Saturday, May 08, 2010

Baroque Maestro Nicholas Kraemer Premiers Tellemann Concerto - at least in the last 400 years

Chicago's Harris Theater was packed with music lovers especially the beautiful woman who deigned to attend last night's performance with me. The diminutive angel with whom I am allowed to visit my better instincts is a gifted Alto choral director and singer and has performed with most of Chicago's Baroque Chorus and Orchestra - Soprano's Laura Amend and Maire O'Brien, and a Bass named Hoss.One of the soloists was Alto Nina Heebink who doubled as a mezzo soprano.

I knew Conductor Nicholas Kraemer as I had watched his athleticism and buoyant grace charge the atmosphere at Chicago's Symphony Center two years ago. With the body of a wrestler or a gymnast, Kraemer brings full-contact grace to music. More importantly, the man is intelligent, witty, gracious and warm.

Last night, Maestro Kraemer performed a Lazarusian miracle on Cantatta: "Nun ist das Heil und die Kraft" by George Phillip Telemann which had only been performed once since its composition in 1726. Telemann, Maestro Kraemer told us, wrote more than 1,000 Cantatas. The score for the text was found in Belgium.

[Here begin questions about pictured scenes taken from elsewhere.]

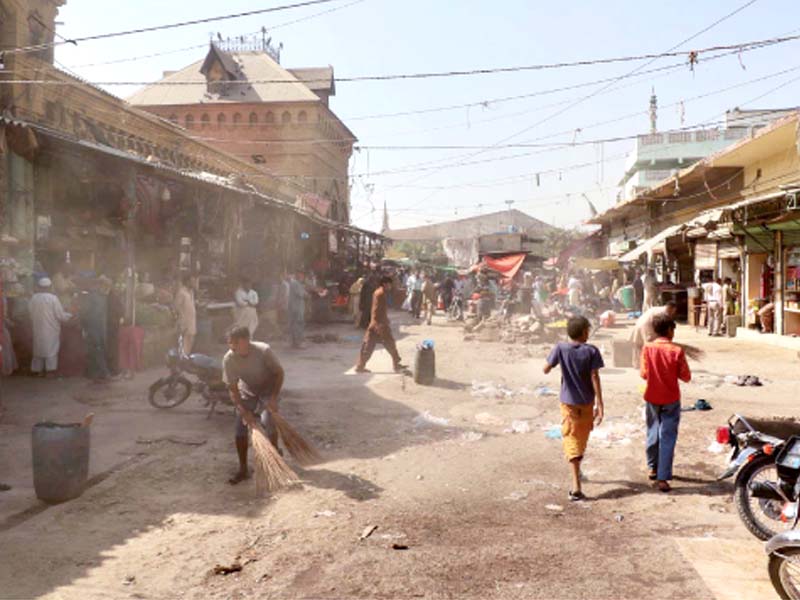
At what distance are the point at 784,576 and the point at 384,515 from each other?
107 inches

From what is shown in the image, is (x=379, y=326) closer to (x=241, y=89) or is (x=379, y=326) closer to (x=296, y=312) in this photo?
(x=296, y=312)

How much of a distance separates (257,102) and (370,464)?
40413 mm

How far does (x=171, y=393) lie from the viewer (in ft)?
29.2

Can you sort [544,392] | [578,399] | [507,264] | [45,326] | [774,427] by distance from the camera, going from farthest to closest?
[507,264]
[45,326]
[544,392]
[578,399]
[774,427]

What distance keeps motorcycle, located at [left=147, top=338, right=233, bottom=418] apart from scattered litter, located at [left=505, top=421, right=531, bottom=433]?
3.50 metres

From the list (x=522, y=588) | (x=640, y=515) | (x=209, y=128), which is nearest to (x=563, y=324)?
(x=640, y=515)

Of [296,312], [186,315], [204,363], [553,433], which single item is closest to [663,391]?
[553,433]

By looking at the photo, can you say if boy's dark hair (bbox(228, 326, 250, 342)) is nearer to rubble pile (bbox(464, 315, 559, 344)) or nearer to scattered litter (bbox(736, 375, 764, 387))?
scattered litter (bbox(736, 375, 764, 387))

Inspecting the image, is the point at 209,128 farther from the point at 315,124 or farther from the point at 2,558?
the point at 2,558

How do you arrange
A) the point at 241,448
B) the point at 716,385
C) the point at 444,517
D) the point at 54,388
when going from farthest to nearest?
1. the point at 716,385
2. the point at 54,388
3. the point at 241,448
4. the point at 444,517

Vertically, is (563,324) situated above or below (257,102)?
below

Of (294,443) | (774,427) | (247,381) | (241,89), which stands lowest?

Baroque music is from the age when Fredrick the Great was bullying Europe and Marlborough was slaughtering Frenchman at Blenheim - when the House of Hanover (Windsor) were still working on their resumes to get England to replace poor old Queen Anne. Baroque is ornate, intricate, diverse and humorous - combining peasant motiffs with court hubris. Bach, Tellemann, Hayden and the lads knew that the world was Vanity itself and that all things must look back to God and maybe people would eventually shake off some of their nonsense.

Nicholas Kraemer is a Scot and a harpsichordist

holds the positions of Permanent Guest Conductor of the Manchester Camerata and Principal Guest Conductor of Music of the Baroque, Chicago.

Kraemer’s recent highlights have included acclaimed débuts with The Chicago Symphony, Detroit Symphony and Kristiansand Symphony Orchestra. He enjoys frequent collaborations with the BBC Philharmonic and BBC National Orchestra of Wales; the Northern Sinfonia, Scottish Chamber Orchestra and Musikcollegium Winterthur. Other major ensembles with whom he has conducted include The Hallé, Berlin Philharmonic and Rotterdam Philharmonic

Opera engagements have taken him to Paris, Lisbon, Amsterdam, Geneva and Marseilles. Amongst recent projects have been The Magic Flute and Handel’s Jephtha for English National Opera, Agrippina for Theater Aachen and L’Incoronazione di Poppea for Central City Opera, Colorado.
Nicholas Kraemer’s 09/10 plans include début appearances with the South Jutland and Colorado Symphony Orchestras as well as Le Nozze di Figaro with Den Nye Opera.

Kraemer seems like an absolutely wonderful gent! Two years, ago there was an in cocert screw up by a stage hand at Orchestra Hall, during a Hayden presentation and Kraemer erased any and all unease. He is the anti- George Solti. That Magyar egoist would have had the stagehand's job and guts for garters. ( click my post title for that story)

In a genuine act of grace during the final concert applause, Maestro Kraemer gestured our applause toward the Angels, or The Saints - the great volunteers how ushered the performance standing at the wings of audience - Non Nobis Sed Te Deum et Angeliis!

Maestro Kraemer warmly and genuinely highlighted all musicians and singers individually and en masse. Kraemer is Baroque itself he turns attention away from himself and reminds us of God's hand in all things.

Maestro, I would love to buy you a pint of Belhaven Ale ( or Fuller's London Pride) at Duke of Perth! Bravo!!